24 Kasım 2024 günü, İstanbul Barosu idaresi 24. çalışma gününde 24. ruhsat merasimini düzenlediğini ve 1000. avukatlık ruhsatını verdiğini paylaştı. Bu vahim istatistik, her 35 dakikada bir yeni avukatın ruhsat aldığı manasına gelir.
Mevcut hukuk fakültelerinin kontenjanlarının sonlandırılması ve baraj sıralamasının yükseltilmesi yerine tahlil, genç mezunların bir kısmını “avukatlığın kapısında bekletmekte” bulundu ve 29 Eylül 2024’te imtihana girenlerin yüzde 57,33’ü başarısız oldu. Amaçlanan, vakıf üniversitelerinin HMGS başarılarına nazaran sıralandığı ve fiyatlandırıldığı yeni bir özgür piyasa iktisadı yaratmak. Daha da açığı, faturayı öğrenciler ve ailelerine kesmek.
Avukat olduktan sonra ise gençleri bekleyen, baroca atandığı ve vazife sorumluluğunun yıllarca devam edeceği bir ağır ceza belgesinde (hala yenilenmeyen mevcut tarifeye göre) minimum fiyatın dörtte birinden az bir fiyat almak ve bir de bunun vergisini ödemek olacak.

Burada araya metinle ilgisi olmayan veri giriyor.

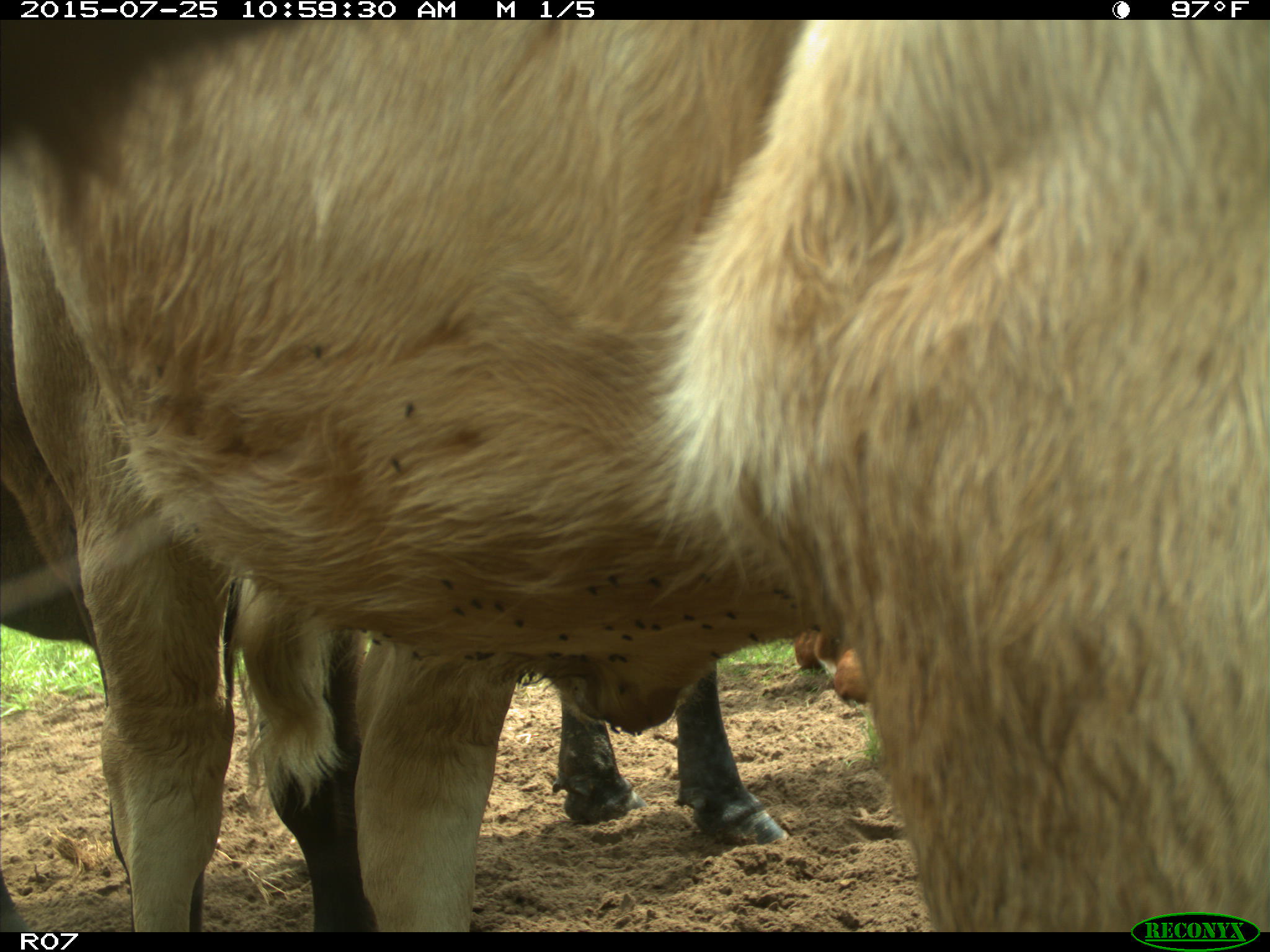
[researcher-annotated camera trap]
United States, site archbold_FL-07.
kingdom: Animalia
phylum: Chordata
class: Mammalia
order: Artiodactyla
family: Bovidae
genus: Bos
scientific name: Bos taurus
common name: domestic cow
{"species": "Bos taurus (domestic cow)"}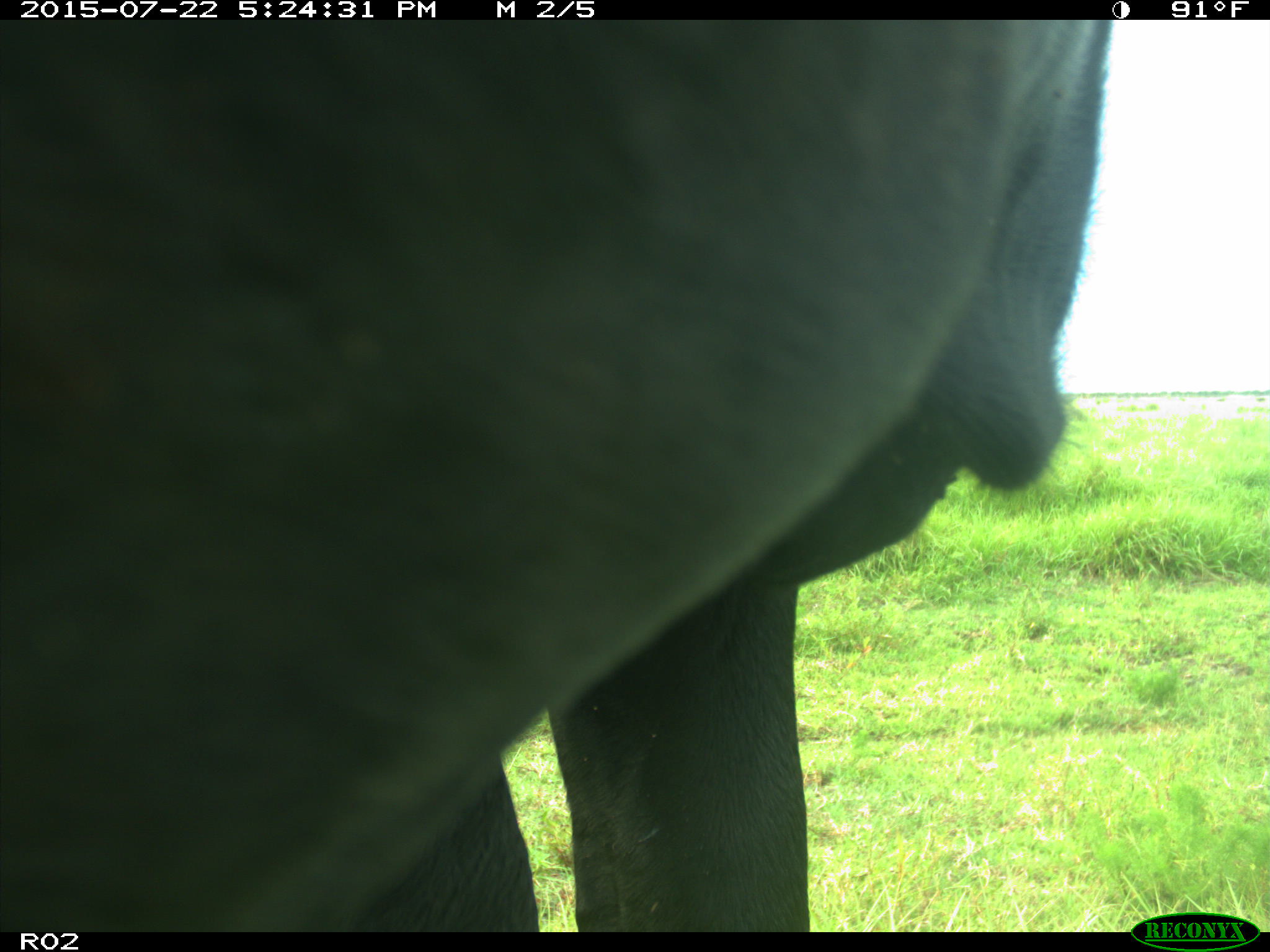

Alışmak zorunda bırakılıyoruz. Hukukçuların intihar etmesine, baroların ikiye bölünmesine, yargı kararlarının hiçe sayılmasına ve yenilmemek için direnen avukatlığın kimyasının bozulmasına alışmak zorunda bırakıldık.
Bu gidişle çok değil yarın, artık kurumların özgürce seçim yapamayacağı bir atama tarzına de alışmamız beklenecek.